Alain Gachet s’est rendu en personne au Tchad pour superviser la réalité de la campagne sur le terrain : « Les réfugiés sont dans une situation désastreuse et l’eau est un bien précieux. Jusqu’ici, les gens qui foraient les puits s’en remettaient essentiellement au savoir-faire local et aux techniques géophysiques de base – ils arrivaient à un taux de réussite de 50%, ce qui n’est pas si mal vu les circonstances, mais impliquait quand même une perte de temps et d’argent. Maintenant nos cartes leur indiquent les meilleurs emplacements, il leur suffit de suivre les indications ».

La deuxième phase du projet a consisté à utiliser les cartes pour choisir les sites à retenir pour de nouveaux camps. Cinq nouveaux camps avaient été envisagés, mais l’enquête cartographique a révélé qu’il n’y avait pas de ressources en eau à proximité.
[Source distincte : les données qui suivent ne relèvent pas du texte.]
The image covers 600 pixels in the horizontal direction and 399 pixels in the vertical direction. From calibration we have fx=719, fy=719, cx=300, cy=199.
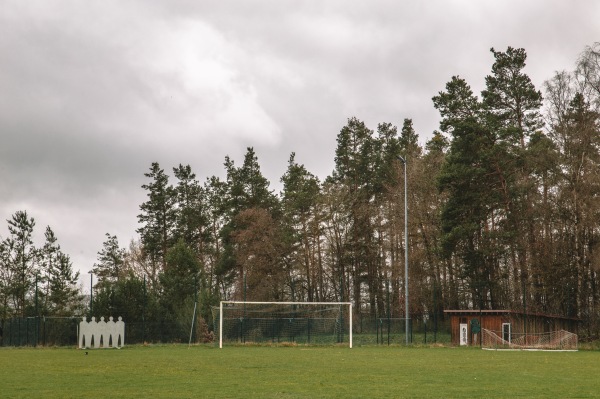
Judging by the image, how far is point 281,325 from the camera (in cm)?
4369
En revanche, sept emplacements mieux adaptés ont été recensés car ils combinaient des ressources en eau à proximité ainsi que des axes de transport et une topographie propice avec un sol sec.
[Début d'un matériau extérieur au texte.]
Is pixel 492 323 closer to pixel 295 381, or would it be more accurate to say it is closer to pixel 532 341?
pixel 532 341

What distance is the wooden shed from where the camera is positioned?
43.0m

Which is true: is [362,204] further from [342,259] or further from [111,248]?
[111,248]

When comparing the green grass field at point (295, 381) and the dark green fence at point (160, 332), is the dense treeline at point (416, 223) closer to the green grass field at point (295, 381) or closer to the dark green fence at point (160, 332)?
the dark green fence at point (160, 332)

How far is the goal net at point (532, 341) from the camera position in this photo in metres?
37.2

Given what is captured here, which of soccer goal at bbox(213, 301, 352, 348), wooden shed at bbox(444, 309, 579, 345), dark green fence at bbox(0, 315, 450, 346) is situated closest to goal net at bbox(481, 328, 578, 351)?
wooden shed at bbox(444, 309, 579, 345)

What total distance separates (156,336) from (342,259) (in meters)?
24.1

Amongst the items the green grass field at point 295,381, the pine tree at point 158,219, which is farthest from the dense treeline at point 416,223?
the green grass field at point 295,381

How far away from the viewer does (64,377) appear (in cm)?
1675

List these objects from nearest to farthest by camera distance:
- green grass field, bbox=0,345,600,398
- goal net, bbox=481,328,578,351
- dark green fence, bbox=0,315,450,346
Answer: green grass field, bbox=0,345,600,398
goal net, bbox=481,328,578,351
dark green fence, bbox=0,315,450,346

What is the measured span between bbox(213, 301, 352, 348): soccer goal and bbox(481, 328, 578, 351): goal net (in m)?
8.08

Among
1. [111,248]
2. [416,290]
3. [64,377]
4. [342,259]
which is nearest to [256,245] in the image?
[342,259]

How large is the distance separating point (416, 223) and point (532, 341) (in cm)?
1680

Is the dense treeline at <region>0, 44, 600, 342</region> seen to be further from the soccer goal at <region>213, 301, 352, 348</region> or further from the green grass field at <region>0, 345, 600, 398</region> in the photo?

Il est prévu d’élargir la couverture à tout l’Est du Tchad en fonction des besoins, poursuit Olivier Senegas. Les paysans tchadiens pourront aussi profiter de ces données à l’avenir et les cartes géo-référencées de haute précision pourraient éventuellement former la base d’un système d’information géographique (GIS) pour répondre aux besoins du pays.
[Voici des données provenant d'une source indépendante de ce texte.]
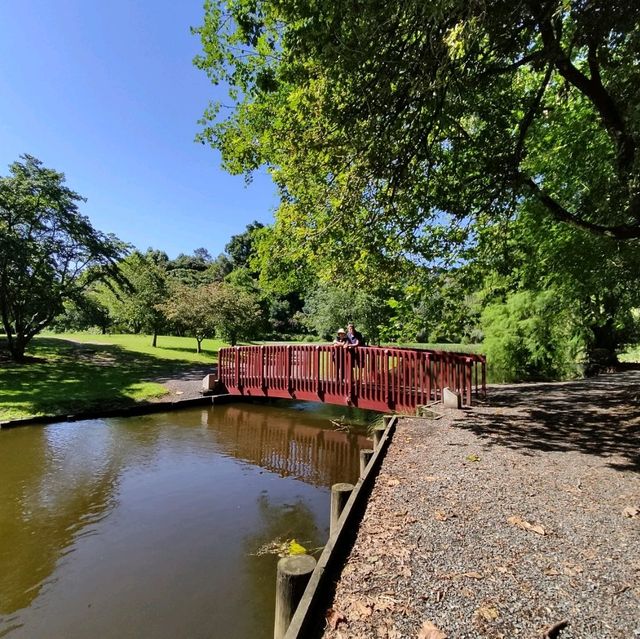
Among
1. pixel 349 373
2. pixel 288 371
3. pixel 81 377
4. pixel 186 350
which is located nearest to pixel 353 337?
pixel 349 373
« Le troisième aspect devrait, nous l’espérons, être utile aux populations locales, indépendamment de la crise actuelle » conclut Olivier Senegas. « Seulement 30 000 personnes au maximum vivent ici en temps normal, mais ils ont partagé ce qu’ils avaient avec les réfugiés. Ces cartes peuvent les aider sur le long terme, en montrant aux paysans, si vous creusez dans cette zone, vous avez plus de chances de trouver de l’eau pour irriguer vos champs ».

Alain Gachet ajoute: « Il n’y a vraiment pas de pénurie d’eau dans la région mais une absence de toute politique de gestion de l’eau. Lorsque je suis parti, la saison des pluies commençait – deux mois de précipitations intenses – mais la plupart du temps l’eau s’évapore avant de réalimenter les nappes souterraines. La cartographie par satellite pourrait à l’avenir servir de guide aux populations locales pour leur indiquer où ils devraient installer des barrages élémentaires sur le cours des wadis pour retenir l’eau et la stocker ».

A propos de Radar Technologies France

RTF est une entreprise privée qui a mis son expérience antérieure dans la prospection gazière et pétrolière au service de la prospection des ressources hydriques souterraines dans un but humanitaire.

L’expérience de RTF dans l’imagerie radar spatiale a démarré en 1996, lorsque la société a utilisé les données satellitaires combinées à la réalité de terrain pour effectuer de nouvelles découvertes de gisements d’or et de pétrole dans les forêts humides du Congo. La société est maintenant sollicitée par de grandes compagnies pétrolières comme Shell, Agip, Total, Exxon, ainsi que par des organisations humanitaires pour procéder à la cartographie de nouvelles ressources en eau dans les zones désertiques, par exemple en Libye, au Tchad et dans l’intérieur de l’Australie.

A propos d’UNOSAT

Sous l’égide du Bureau des Nations Unies pour les servuices d’appui aux projets (UNOPS), UNOSAT est un consortium à but non-lucratif financé par le Programme du Développement du Marché de l’Observation de la Terre de l’ESA, conjointement avec le Centre National d’Etudes Spatiales (CNES) et le ministère des affaires étrangères français.

UNOSAT fournit des produits d’information géographiques aux agences des Nations Unies ainsi qu’au monde de l’humanitaires et du développement, grâce à des accords conclus avec des fournisseurs de données comme Spot Image et Space Imaging Eurasia, ainsi que des sociétés de traitement spécialisées comme Gamma Remote Sensing et Digitech qui travaillent à transformer les données satellitaires brutes en produits et cartes opérationnels.

UNOSAT utilise également des données satellitaires pour des projets de développement en cours, par exemple sur la frontière entre la Mauritanie et le Sénégal, dans la Corne de l’Afrique et au Nicaragua.

UNOSAT est partenaire du Consortium RESPOND – une activité de l’élément service (GSE) du GMES (initiative de surveillance globale pour l’environnement et la sécurité ) qui travaille avec la communauté humanitaire pour améliorer l’accès aux cartes, images satellites et information géographiques.